Sunday, October 4, 2009

Tofu "Paneer" Korma


The biggest challenge for some vegetarians to take the final step towards veganism is the addiction to cheese and for those that love indian food the thought of giving up paneer is terrifying.


I thought that I'd veganize this popular indian dish and see if it could convince some of the die-hard paneer junkies.


This was my first attempt and I think this may turn out to be a favourite for of you out there.


- 400g Block of firm tofu (grilled until slightly browned and cubed)
- 1 medium Onion (finely diced) 
- 1/2 stick Cinnamon 
- 1/2 cup of raw Cashews
- 3 Cloves 
- 6 Green Cardamoms 
- 1 Bay Leaf 
- 1 tspn Black Cumin Seeds (may subsitute with normal cumin )
- 2 tspn Ginger Paste 
- 1 tspn Garlic Paste 
- 1 tspn Chilli Powder 
- 1 tspn Coriander Powder 
- 2 tspn Cumin Powder 
- 1/4 tbsp Turmeric Powder 
- 400 g tin of cocounut milk
- 2 Green Chillies Sliced
- Fresh coriander (Cilantro) Chopped - for garnish
- Vegetable Oil 
- Salt to Taste





(Sorry for my poor photographic skills)


Method:


1. Brown the cashews lightly in a dry frying pan, then chop coarsely and then set aside.
2. Sautee onions in oil, add cinnamon, cardamom, bay leaf and the black cumin seeds and fry till fragrant.
3. Add the ginger and garlic pastes and stir fry.
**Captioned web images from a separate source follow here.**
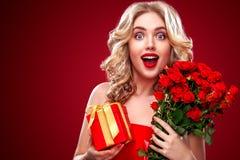 Schöne Blondine, die Blumenstrauß von roten Rosen und von Geschenk halten Heilig-Valentinsgruß und internationaler Frauen ` s Tag Stockfotografie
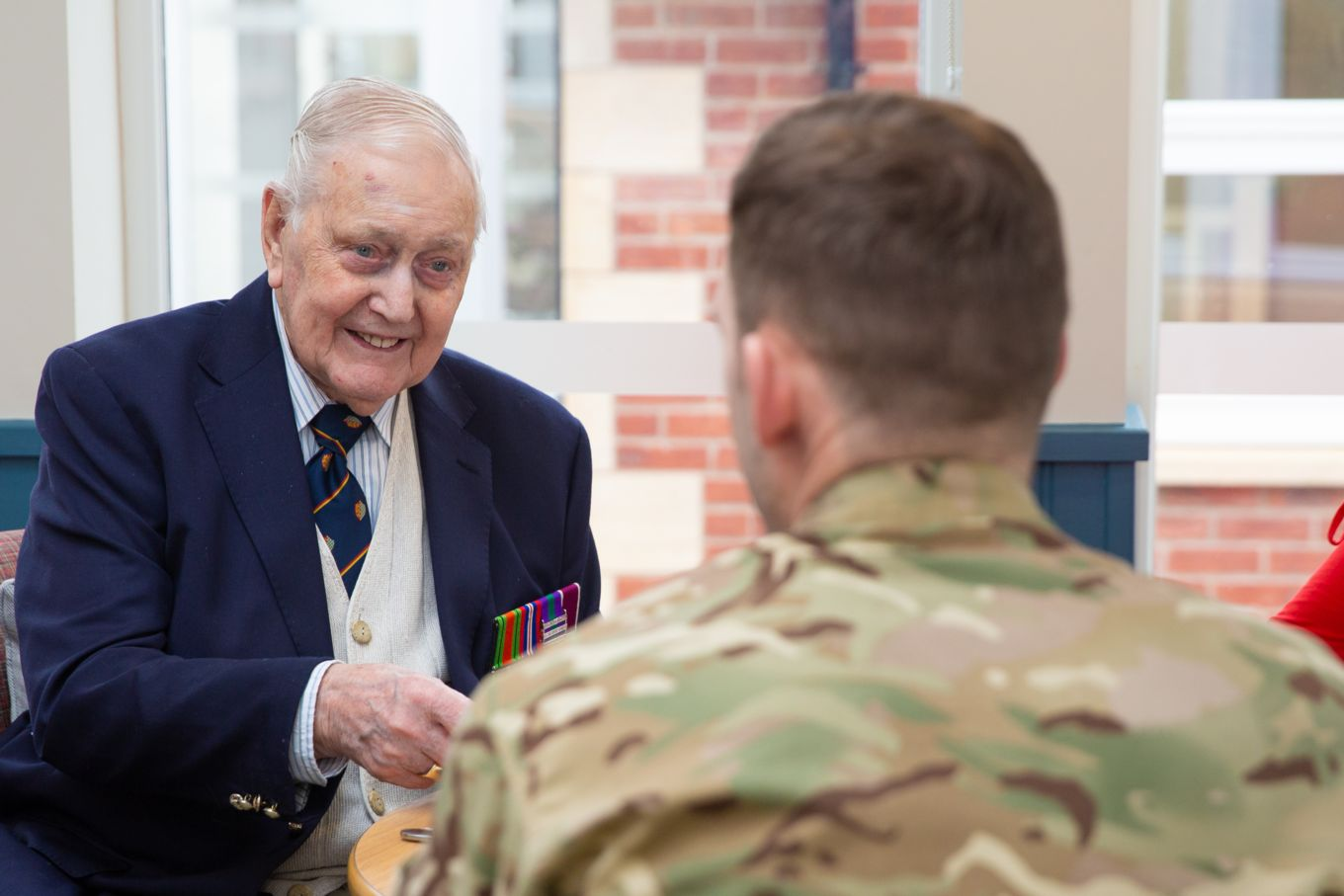 Mr James Fay in conversation with an airman from RAF Wittering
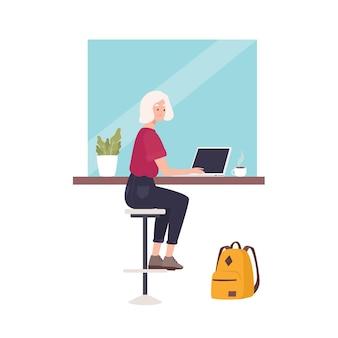 Nette lächelnde frau, die am café sitzt und am laptop arbeitet.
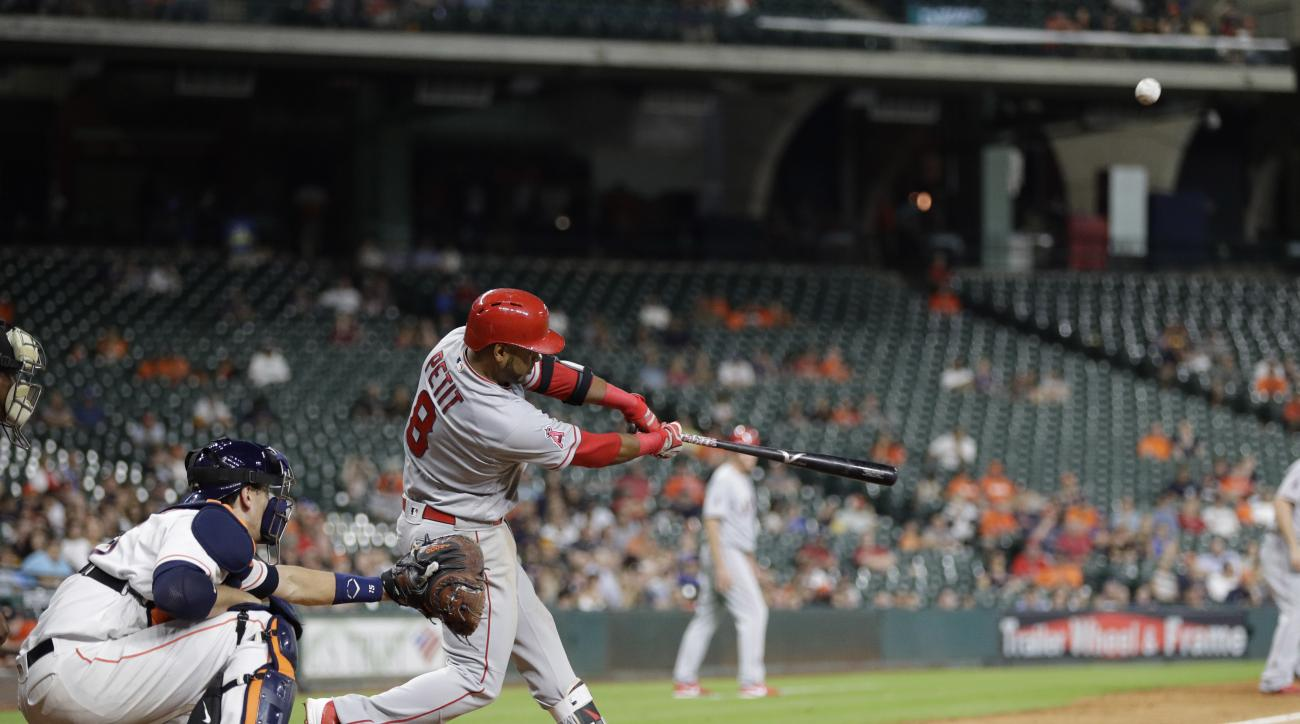 Los Angeles Angels' Gregorio Petit (8) hits a grand slam as Houston Astros catcher Jason Castro reaches for the pitch during the ninth inning of a baseball game Monday, June 20, 2016, in Houston. (AP Photo/David J. Phillip)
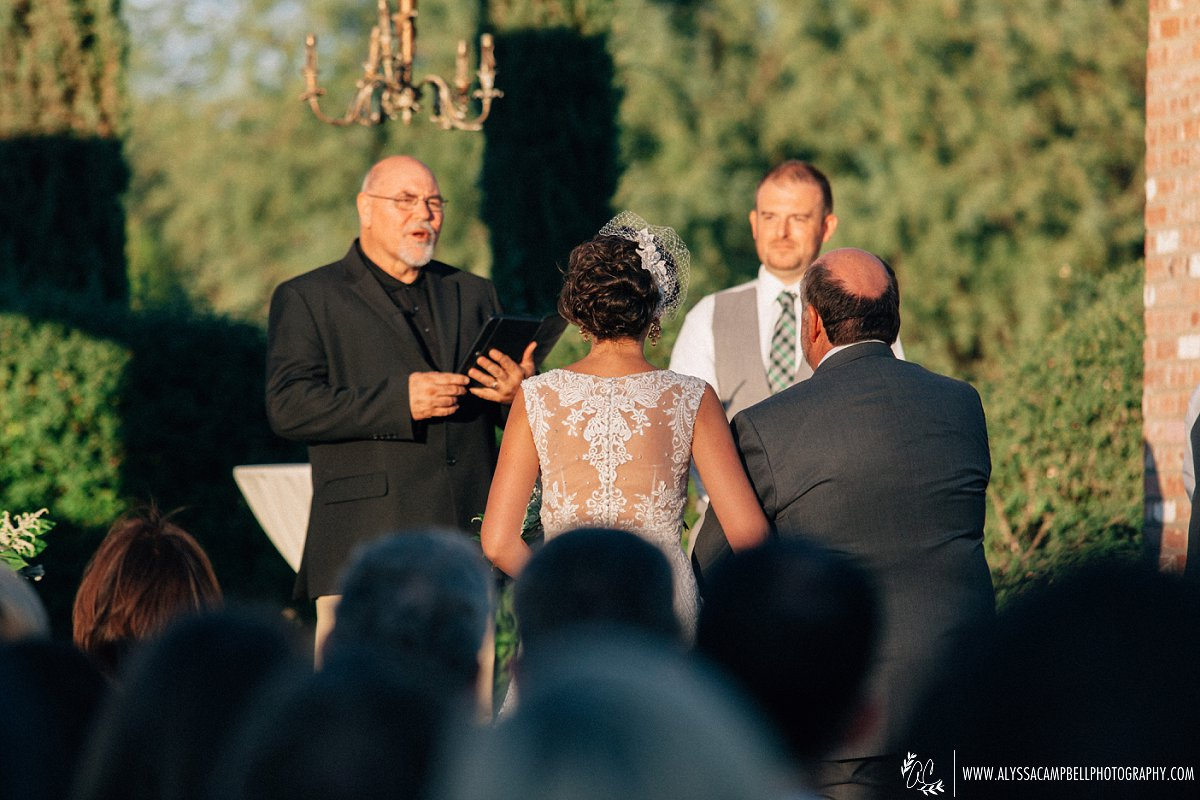 father giving bride away at Windmill Winery wedding with lace wedding dress with portrait lace back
Then add the cubed tofu
4. Sprinkle in the chilli, coariander, cumin and turmeric powders and mix well.
5. Add the cashews.
6. Add coconut milk and cook over low heat.
7. Once the gravy has thickened considerably, add the salt and remove from heat.
8. Garnish with sliced green chilies and cilantro. You may throw in some slivered almonds for added effect.


PS: Add the salt last as the yogurt tends to curdle into lumps when salt is added while cooking. 









If you like a little more "heat" then add some ground fresh green chillies shortly after adding the coconut milk. I added 5 or 6 and it added the extra bite to the dish.